CatKinKitKat Blog | Kafka Transactions and the Myth of Exactly-Once

"Exactly-once semantics" is one of those phrases that gets thrown around in Kafka conversations like it's a checkbox you tick and move on. It isn't. It's a set of trade-offs that most teams don't fully understand until they're debugging duplicate records in production at 11 PM on a Thursday.

Let me walk you through what Kafka actually gives you, what it costs, and where the whole thing falls apart.

Idempotent Producers: The Foundation

Before we talk about transactions, we need to talk about idempotent producers. This is Kafka's answer to the question: "What happens when the broker acks a write, but the ack gets lost, and the producer retries?"

Without idempotency, you get duplicate messages. The producer doesn't know the first write succeeded, so it sends it again. The broker happily accepts both. Your downstream consumers now process the same event twice.

Setting enable.idempotence=true (which is the default since Kafka 3.0) assigns each producer a PID and sequence number. The broker uses these to deduplicate retries. Same PID, same sequence number, same partition - the broker knows it's a retry and silently drops it.

This is free. There's almost no performance penalty. If you're not using it, you should be. But idempotent producers only protect you against producer retries. They don't help with the read-process-write pattern that most stream processing applications use.

Transactional Producers: The Real Deal

Transactions are where Kafka starts earning the "exactly-once" label. A transactional producer can atomically write to multiple partitions (and multiple topics) and commit consumer offsets, all as a single unit.

@Bean
public ProducerFactory<String, String> producerFactory() {
    Map<String, Object> config = new HashMap<>();
    config.put(ProducerConfig.BOOTSTRAP_SERVERS_CONFIG, bootstrapServers);
    config.put(ProducerConfig.TRANSACTIONAL_ID_CONFIG, "order-processor-tx");
    config.put(ProducerConfig.ENABLE_IDEMPOTENCE_CONFIG, true);
    return new DefaultKafkaProducerFactory<>(config);
}

The transactional.id is the key. It identifies this producer across restarts, allowing the broker to fence off zombie instances. If an old producer with the same transactional ID tries to write after a new one has started, its writes get rejected. This is how Kafka prevents duplicate processing after a crash and restart.

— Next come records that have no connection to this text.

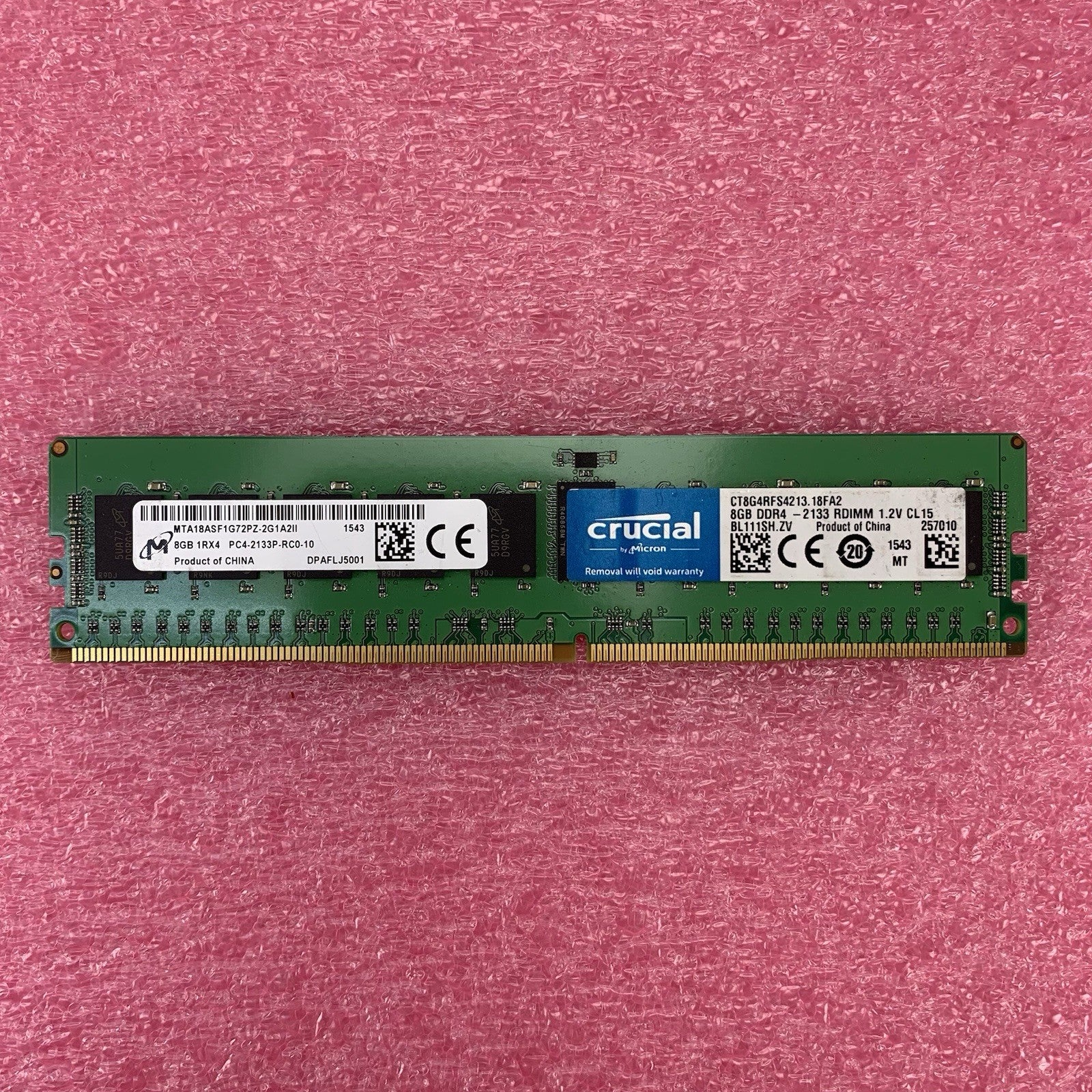 Crucial MTA18ASF1G72PZ-2G1A2II PC4-2133P-RC0-10 8GB 1Rx4 Desktop Memory RAM5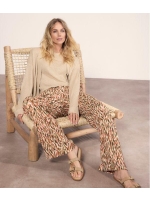 Tramontana Wide-Leg Trousers Animal Brush 100001 Print aloe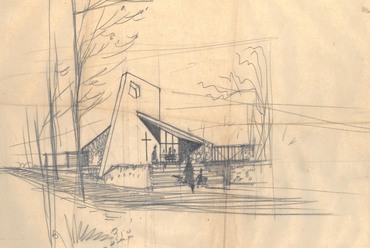Csaba eredeti rajza a templomról, 1959 körül. Itt még más a kerítés helyzete és a harangfal kialakítása is a megvalósulthoz képest.

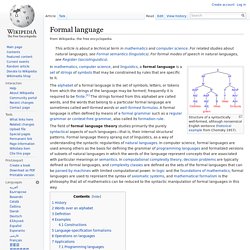 Formal language theory
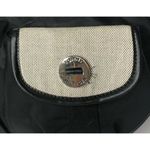 Tommy Hilfiger  Zip Top Black Vinyl Ivory Canvas Hobo Bag Purse w/ Front Pockets Photo 1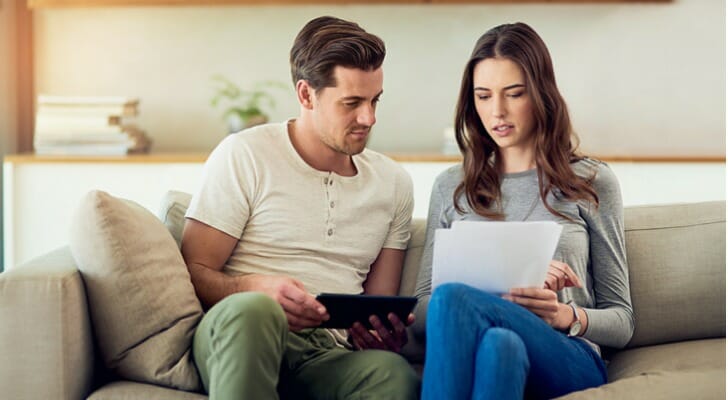 A couple discuss what is a community property state.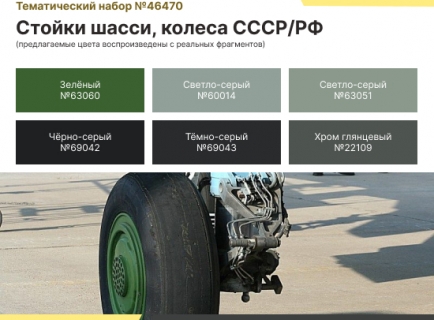 НАБОР АКРИЛОВЫХ КРАСОК: ВВС СССР И ВКС РФ — СТОЙКИ ШАССИ И КОЛЁСА САМОЛЁТОВ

In Spring Kafka, the transaction flow looks like this:

kafkaTemplate.executeInTransaction(ops -> {
    ops.send("output-topic", key, transformedValue);
    ops.sendOffsetsToTransaction(
        Map.of(new TopicPartition("input-topic", partition),
               new OffsetAndMetadata(offset + 1)),
        consumerGroupId
    );
    return true;
});

The consumer offset commit and the output write either both happen or neither does. That's the atomicity guarantee.

Consumer Side: read_committed

None of this matters if your consumers aren't configured to respect transactions. By default, consumers read all messages, including those from aborted transactions. You need to set isolation.level=read_committed.

spring.kafka.consumer.properties.isolation.level=read_committed

With read_committed, consumers only see messages from committed transactions. They also won't read past the "last stable offset" (LSO) - the offset of the earliest open transaction. This means a slow or stuck transaction will block all consumers on that partition from making progress. Fun.

The Practical Limits

Here's where the "exactly-once" narrative starts to crack.

Kafka's transactional guarantees are scoped to Kafka itself. The moment your processing involves an external system - a database write, an HTTP call, a cache update - you're outside the transaction boundary. If your consumer reads from Kafka, writes to Postgres, and then the offset commit fails, you'll process that message again. Your Postgres write needs to be idempotent.

This isn't a Kafka bug. It's a fundamental limitation of distributed systems. True exactly-once across system boundaries requires two-phase commit, and nobody wants that (for good reason).

The other limit is performance. Transactions add latency. The broker has to coordinate across partitions, maintain transaction state, and handle the two-phase commit protocol internally. For high-throughput systems, this can be significant. We measured roughly 20-30% throughput reduction when enabling transactions in one of our pipelines. Whether that's acceptable depends on your use case.

The Zombie Fencing Problem

I mentioned transactional.id earlier. Here's the scenario it solves: your consumer-processor crashes after reading a batch of messages and writing output, but before committing offsets. Kafka's consumer group rebalances, and another instance picks up the same partitions. It reads the same messages and processes them again.

Without transactions, you get duplicates. With transactions and proper transactional.id configuration, the new instance fences off the old one. Any in-flight transactions from the crashed instance get aborted. Clean.

But the transactional.id has to be deterministic and tied to the input partition. If you use random IDs, you lose zombie fencing. If you use a single ID for all instances, you get contention. The typical pattern is {application-id}-{partition}.

When to Actually Use This

I'll be honest: most of our services don't use Kafka transactions. The overhead - both in performance and in operational complexity - isn't justified when you can achieve the same practical result with idempotent consumers and the outbox pattern.

We use transactions in exactly two scenarios:

Stream processing pipelines that read from Kafka and write back to Kafka (the consume-transform-produce pattern)
Cases where we absolutely cannot tolerate any duplicates and the downstream system has no natural idempotency mechanism

For everything else, at-least-once with idempotent consumers is simpler, faster, and easier to debug. The boring answer, as usual, is the right one.

The Bottom Line

Kafka's "exactly-once" is real, but it's narrower than the marketing suggests. It works within Kafka's boundaries. It requires careful configuration. It costs throughput. And it doesn't save you from making your external integrations idempotent.

Understand what it gives you, understand what it doesn't, and then make an informed decision. That's more than most teams do.